It’s an emerging area of concern and of research interest. A study released last year found that children “both resist and resign themselves” to the advertising strategies in games, for example, while in April US researchers highlighted how much the appearance of a popular character in an app can influence a child’s decisions.
For Radesky, one of the major issues is that digital advertising in apps is quite personalised and ever present, so children may think it’s just part of the game.
In the latest study, all free apps surveyed contained advertising, compared with 88% of purchased apps. Advertising videos interrupted play in more than a third of all apps but more than half of the free ones, while in-app purchase options were present in a third of all, but 41% of free apps.
This discrepancy worries Radesky because, she says, children from lower-income families are more likely to play free apps, which are packed with more distracting and persuasive ads.
Overt banner ads covering the sides or top or bottom of the screen during gameplay were present in 17% of all apps and 27% of free apps. Some banners promoted adult-appropriate apps that required a user to watch the full promo before a box could be closed.
The researchers also documented prompts to share information.

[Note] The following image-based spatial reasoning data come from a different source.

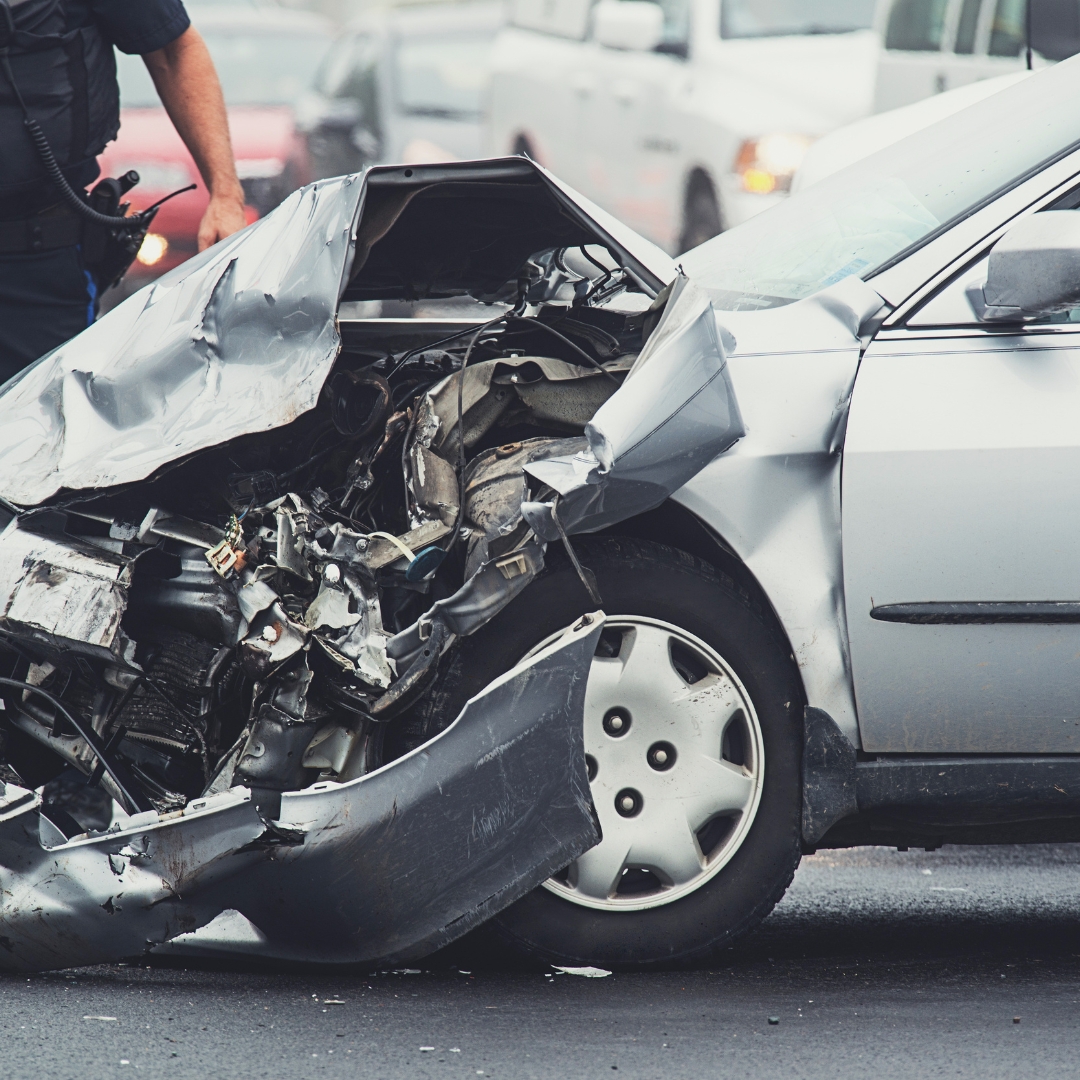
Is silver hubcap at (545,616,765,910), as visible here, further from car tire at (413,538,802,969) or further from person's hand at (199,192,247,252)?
person's hand at (199,192,247,252)

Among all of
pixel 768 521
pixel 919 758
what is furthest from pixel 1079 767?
pixel 768 521

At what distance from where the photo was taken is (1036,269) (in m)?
2.91

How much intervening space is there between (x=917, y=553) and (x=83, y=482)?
4.91 feet

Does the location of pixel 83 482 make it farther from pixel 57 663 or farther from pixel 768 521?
pixel 768 521

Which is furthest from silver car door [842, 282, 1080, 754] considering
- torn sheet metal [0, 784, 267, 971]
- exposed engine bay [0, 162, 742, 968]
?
torn sheet metal [0, 784, 267, 971]

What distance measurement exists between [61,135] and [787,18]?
5.90 metres

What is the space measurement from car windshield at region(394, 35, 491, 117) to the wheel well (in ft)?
34.0

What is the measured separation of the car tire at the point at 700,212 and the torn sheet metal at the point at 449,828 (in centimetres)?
630

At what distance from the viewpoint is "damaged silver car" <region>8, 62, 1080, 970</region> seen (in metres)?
2.85

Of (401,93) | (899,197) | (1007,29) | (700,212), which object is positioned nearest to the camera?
(899,197)

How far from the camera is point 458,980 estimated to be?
121 inches

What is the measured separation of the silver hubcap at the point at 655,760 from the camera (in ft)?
9.87

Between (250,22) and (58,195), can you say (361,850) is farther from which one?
(250,22)

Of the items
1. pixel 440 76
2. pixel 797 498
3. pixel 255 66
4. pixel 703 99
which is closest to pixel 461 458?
pixel 797 498
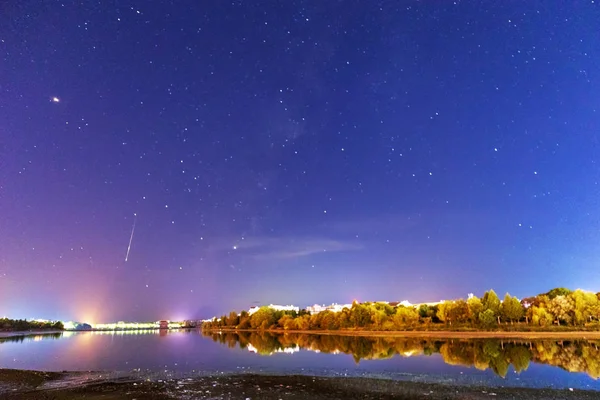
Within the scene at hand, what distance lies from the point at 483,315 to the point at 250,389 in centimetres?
8660

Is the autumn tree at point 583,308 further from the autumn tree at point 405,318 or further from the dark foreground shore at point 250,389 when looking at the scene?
the dark foreground shore at point 250,389

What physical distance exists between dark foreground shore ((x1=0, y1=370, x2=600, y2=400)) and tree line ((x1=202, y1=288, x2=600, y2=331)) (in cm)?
7574

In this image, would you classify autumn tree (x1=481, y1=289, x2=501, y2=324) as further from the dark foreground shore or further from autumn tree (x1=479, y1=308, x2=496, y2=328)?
the dark foreground shore

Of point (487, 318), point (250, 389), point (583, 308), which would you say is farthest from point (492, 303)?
point (250, 389)

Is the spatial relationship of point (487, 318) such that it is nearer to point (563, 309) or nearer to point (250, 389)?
point (563, 309)

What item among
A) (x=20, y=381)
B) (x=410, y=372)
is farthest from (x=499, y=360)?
(x=20, y=381)

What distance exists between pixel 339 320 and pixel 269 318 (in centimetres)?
5395

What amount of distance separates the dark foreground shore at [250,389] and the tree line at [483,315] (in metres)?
75.7

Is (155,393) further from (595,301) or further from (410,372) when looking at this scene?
(595,301)

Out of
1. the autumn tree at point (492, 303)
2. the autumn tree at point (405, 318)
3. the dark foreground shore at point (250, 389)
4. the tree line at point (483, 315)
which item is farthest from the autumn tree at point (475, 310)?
the dark foreground shore at point (250, 389)

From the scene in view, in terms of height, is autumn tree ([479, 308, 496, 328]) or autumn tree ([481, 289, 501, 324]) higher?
autumn tree ([481, 289, 501, 324])

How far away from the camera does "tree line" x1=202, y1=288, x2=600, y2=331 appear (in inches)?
3553

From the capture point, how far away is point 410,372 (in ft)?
122

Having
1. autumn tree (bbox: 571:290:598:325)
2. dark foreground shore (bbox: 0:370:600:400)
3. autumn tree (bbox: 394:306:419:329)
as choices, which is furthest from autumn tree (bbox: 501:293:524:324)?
dark foreground shore (bbox: 0:370:600:400)
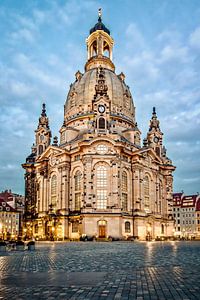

This was most commonly related to their progress or score on the game, but 17 apps requested phone permission, 11 asked for microphone permission, nine asked for camera permission and six requested location permission.
While some of the permissions were likely sought to allow certain functions during play, the authors point out that collecting data on a child’s location is a potential violation of the US Children’s Online Privacy Protection Act.
Television advertising regulations in the US also limit commercial breaks during viewing segments, but there are no regulations focused on digital advertising approaches for children.